Invention Title:

MIXED PARALLELISM FOR EXECUTION OF ARTIFICIAL INTELLIGENCE WORKLOADS

Publication number:

US20260044380

Publication date:

2026-02-12

Section:

Physics

Class:

G06F9/5038

Inventors:

Fanny Nina Paravecino 🇺🇸 San Jose, CA, United States

Timothy Lawrence Harris 🇬🇧 Cambridge, United Kingdom

Alexander WETMORE 🇺🇸 Redmond, WA, United States

Woosuk KWON 🇺🇸 Berkeley, CA, United States

Assignee:

Microsoft Technology Licensing, LLC 🇺🇸 Redmond, WA, United States

Applicant:

Microsoft Technology Licensing, LLC 🇺🇸 Redmond, WA, United States

Smart overview of the Invention

The patent application introduces a method to enhance the execution of artificial intelligence workloads, specifically focusing on transformer models. These models are structured as chains of cells, each containing specific tasks. The method involves generating a parallel schedule that efficiently distributes these tasks across a cluster of devices, aiming to optimize performance and resource utilization. This approach addresses the challenge of managing the growing computational demands of large AI models by leveraging mixed parallelism techniques.

Background

Generative AI models, particularly large language models, are becoming increasingly complex, necessitating distributed execution to handle their computational requirements. The process of effectively partitioning these tasks across multiple devices is intricate, requiring careful synchronization and management of interdependencies. The dynamic nature of computational resources further complicates this task, highlighting the need for adaptive parallelism strategies to maximize efficiency and harness the full potential of these models.

Execution Plan Generation

The method involves receiving internal representations of the transformer model, the device cluster, and the workload. Based on these representations, multiple candidate execution plans are generated, each offering a unique parallel schedule for device partitioning. The optimal execution plan is selected by evaluating resource usage through simulation, ensuring the lowest possible resource consumption while maintaining effective execution of the transformer model across the device cluster.

System and Method Implementation

The invention can be implemented in a computing system comprising memory, a processor, and storage media with executable instructions. These components work together to generate and execute the parallel schedule, dividing the transformer model into sequential stages and creating replicas as needed. Tasks within each cell are mapped to devices, facilitating efficient parallel execution of the model according to the workload requirements.

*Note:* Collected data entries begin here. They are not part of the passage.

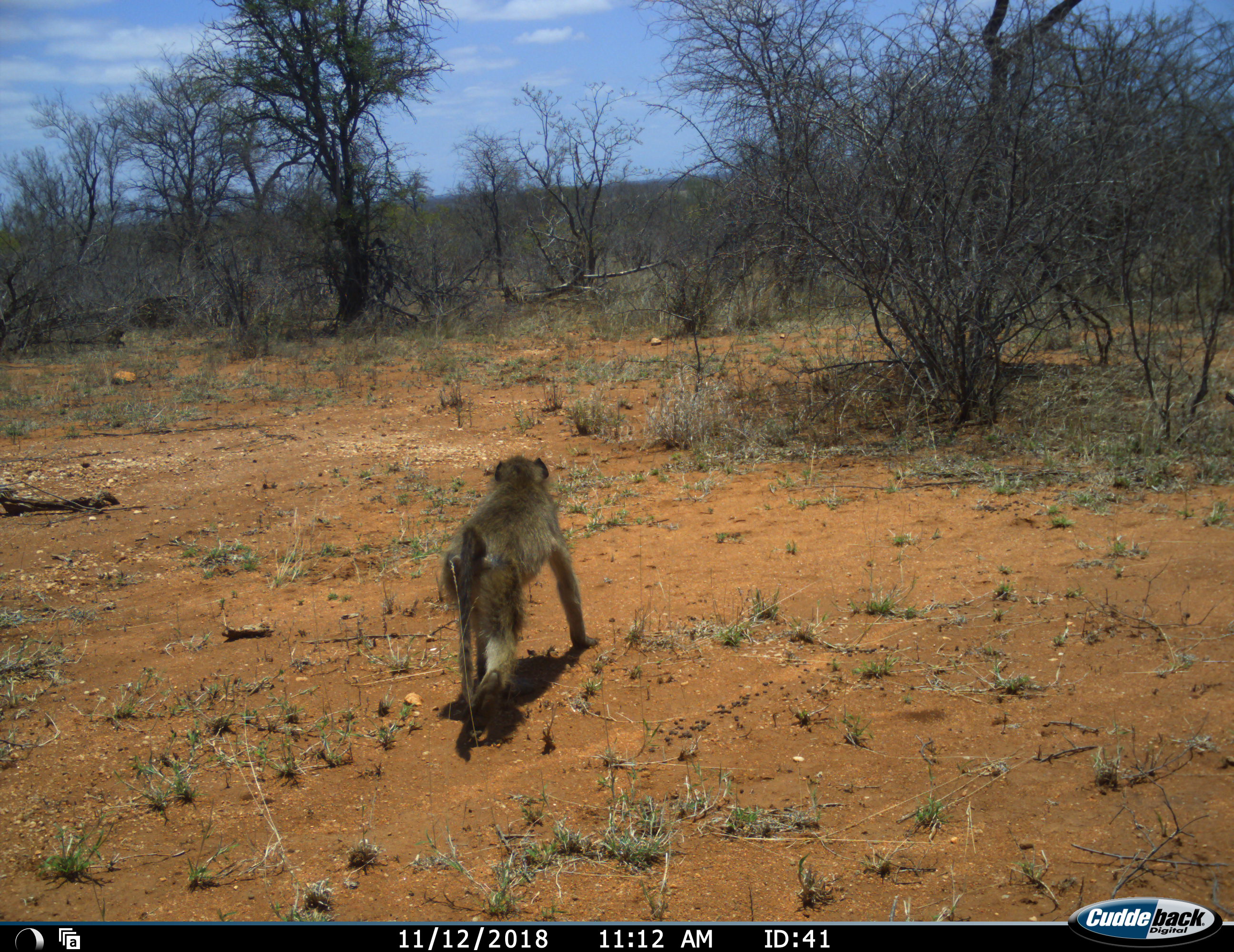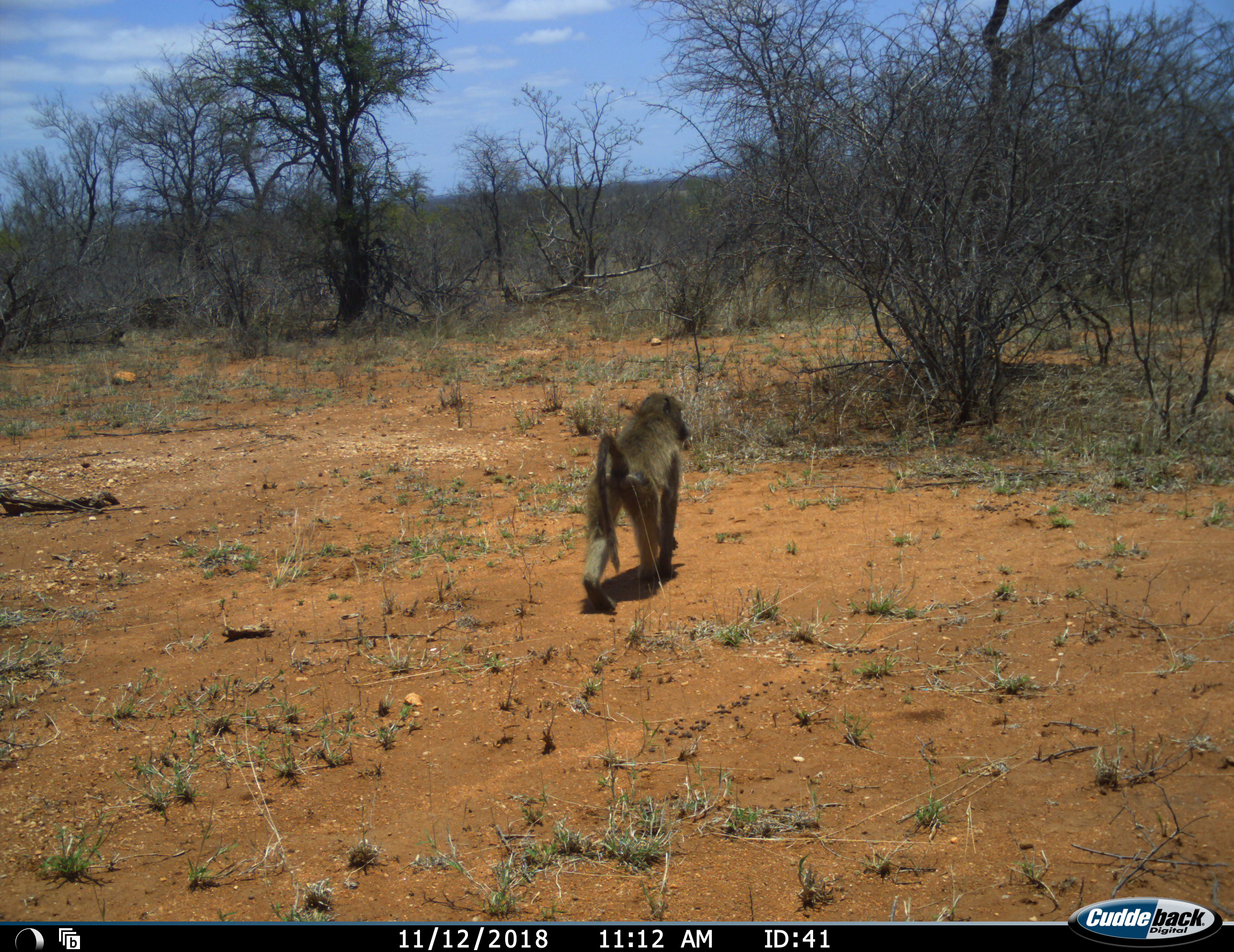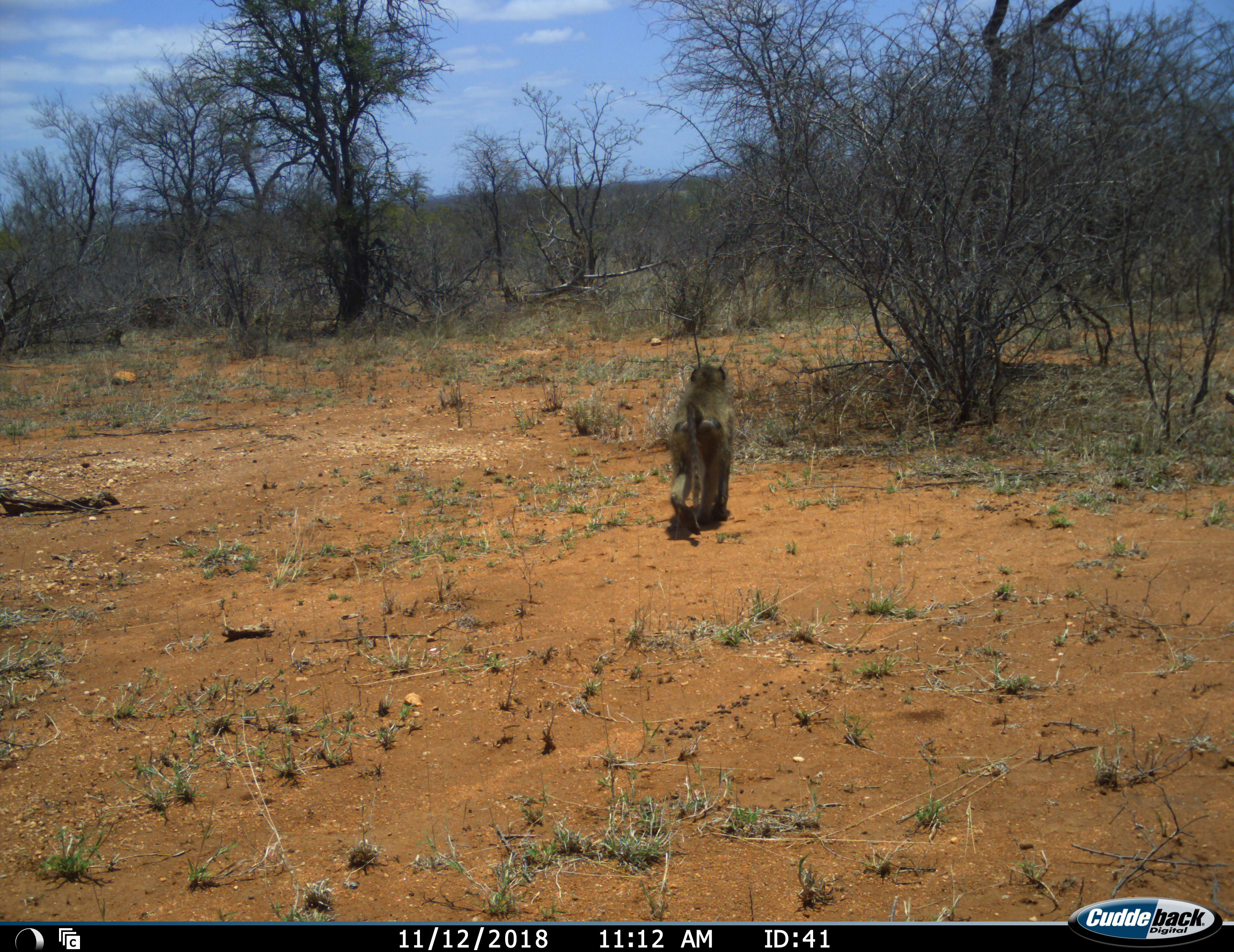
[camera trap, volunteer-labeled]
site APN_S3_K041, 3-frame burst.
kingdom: Animalia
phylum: Chordata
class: Mammalia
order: Primates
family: Cercopithecidae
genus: Papio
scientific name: Papio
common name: baboon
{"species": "baboon (Papio)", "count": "1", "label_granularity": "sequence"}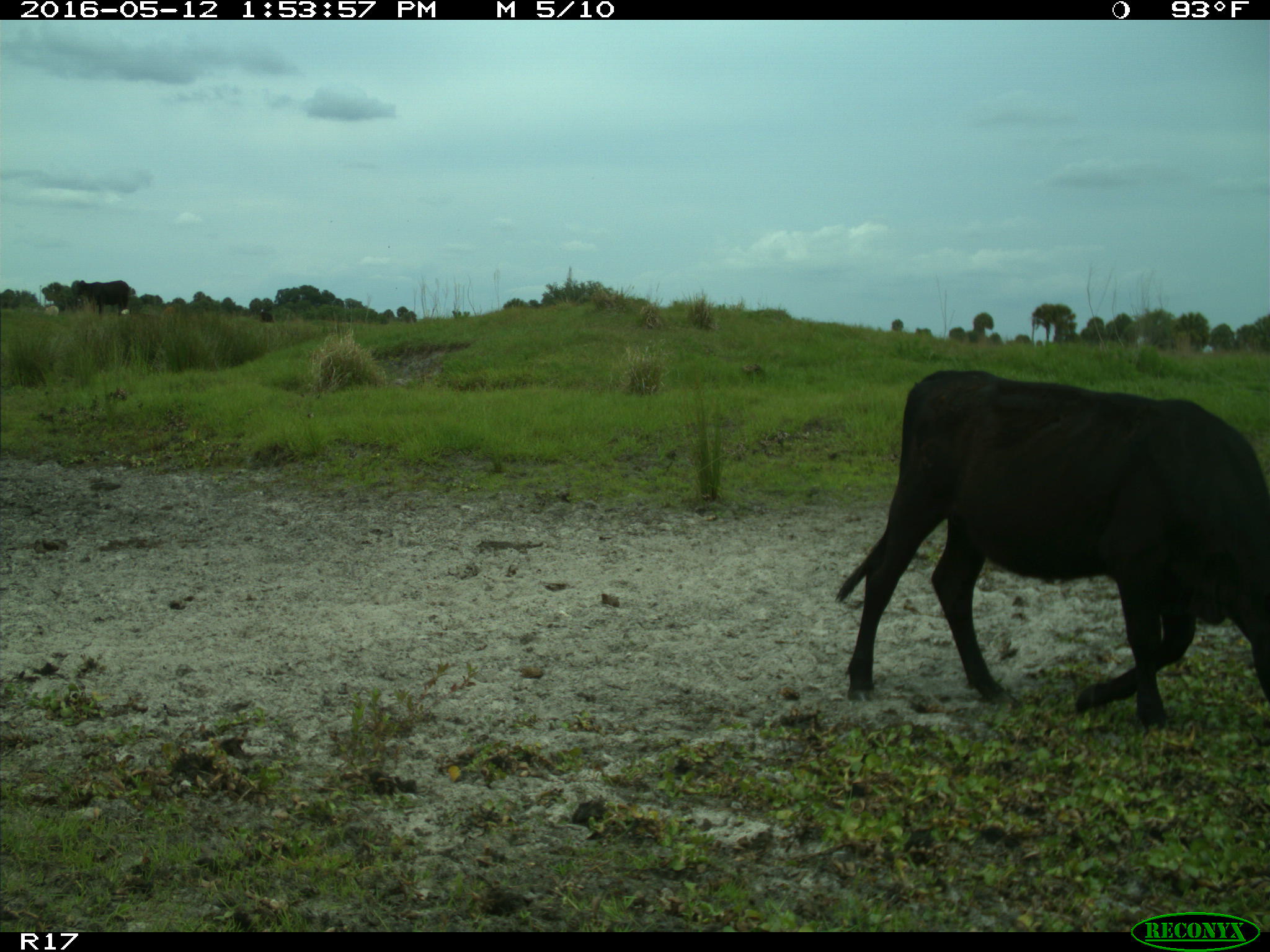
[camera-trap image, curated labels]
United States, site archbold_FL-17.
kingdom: Animalia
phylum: Chordata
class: Mammalia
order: Artiodactyla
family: Bovidae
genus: Bos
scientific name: Bos taurus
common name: domestic cow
Bos taurus (domestic cow).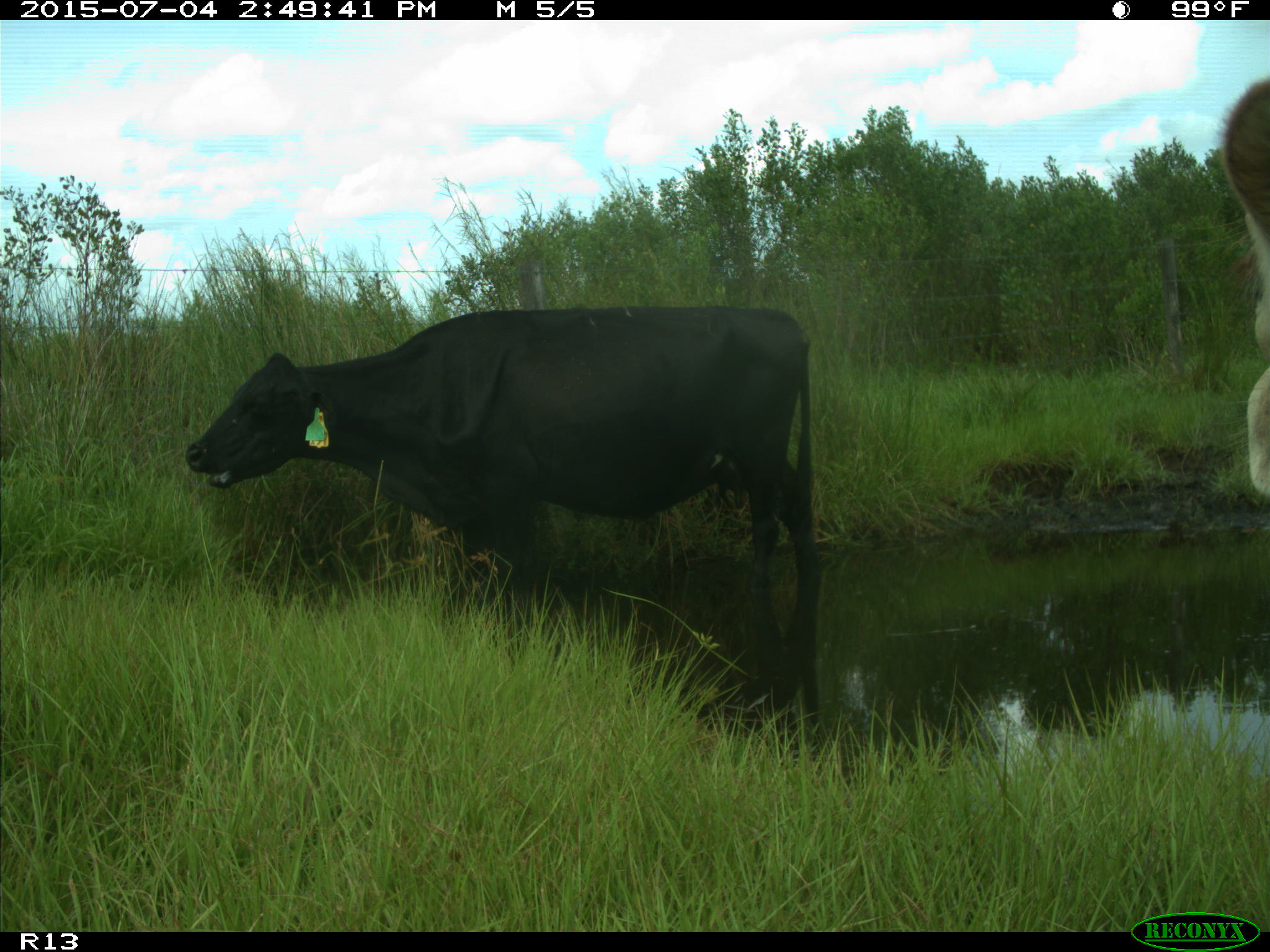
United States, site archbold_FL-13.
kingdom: Animalia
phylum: Chordata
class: Mammalia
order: Artiodactyla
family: Bovidae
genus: Bos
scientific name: Bos taurus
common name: domestic cow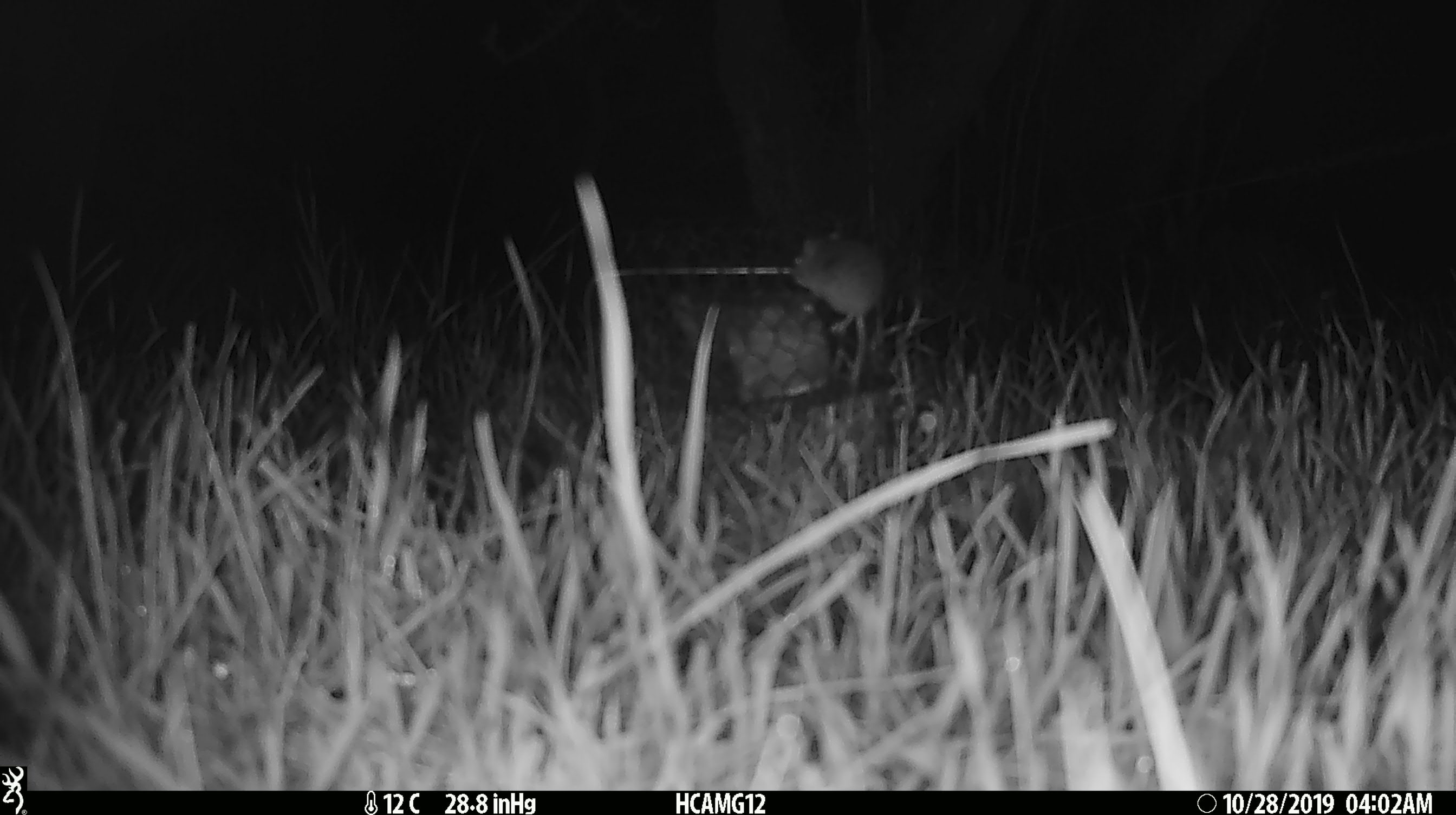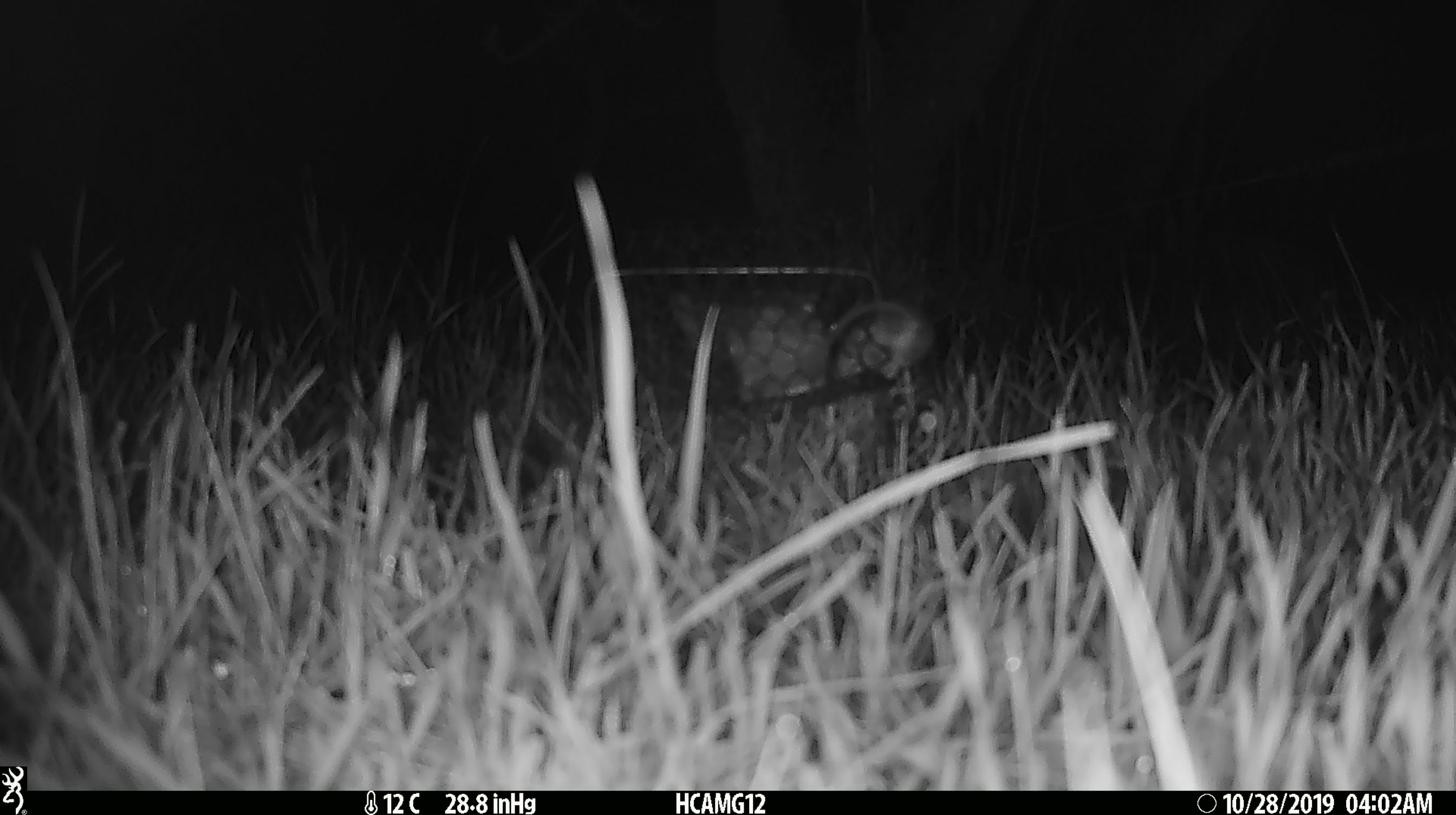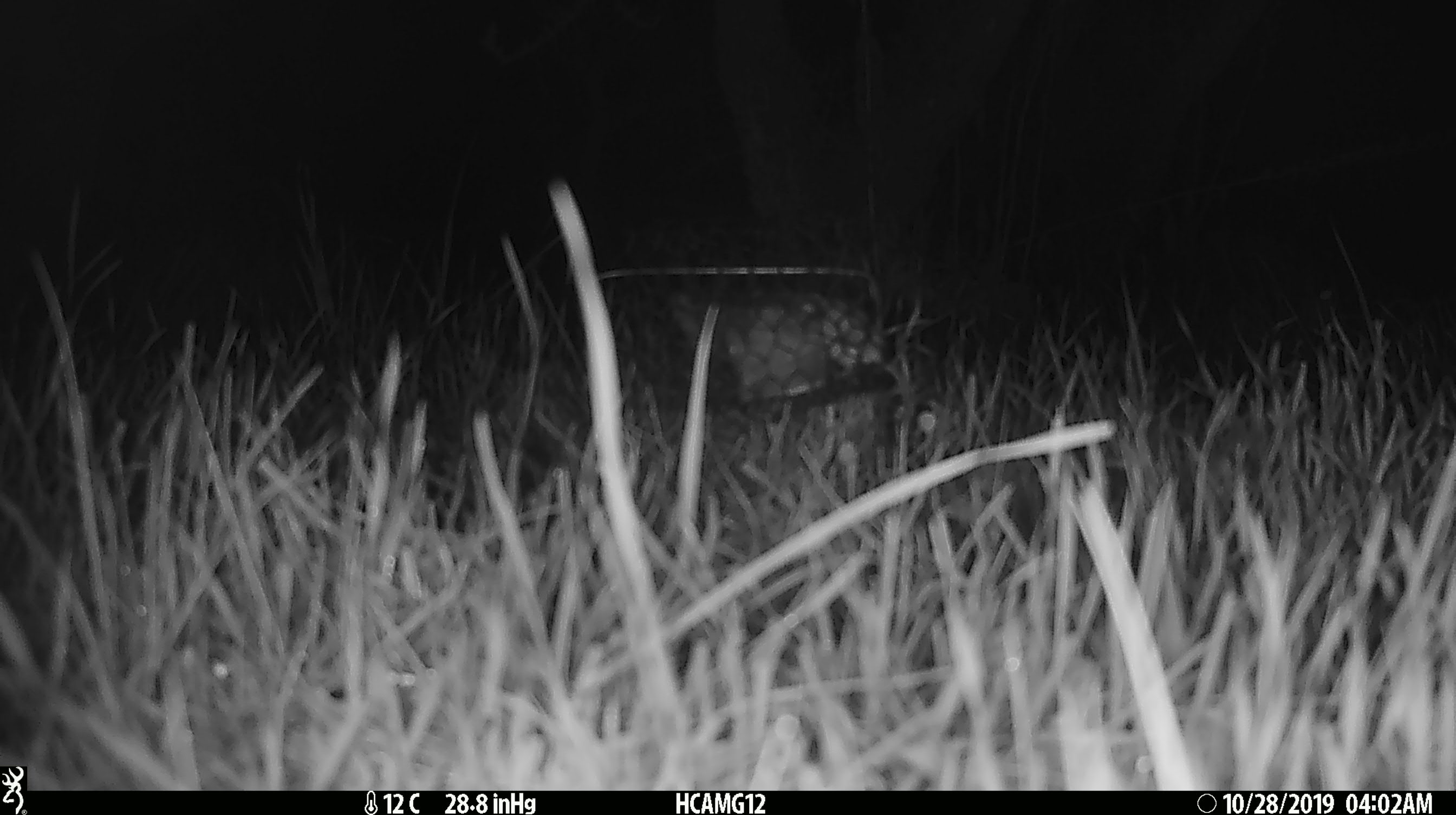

Advanced Parallel Scheduling

Further aspects of the method involve searching for parallel schedules by determining the number of model and cell replicas needed. This includes partitioning the device cluster into these replicas and stages, ensuring that tasks are appropriately mapped to devices. This systematic approach to partitioning and scheduling aims to optimize the execution of transformer models, enhancing the performance and scalability of AI workloads across distributed systems.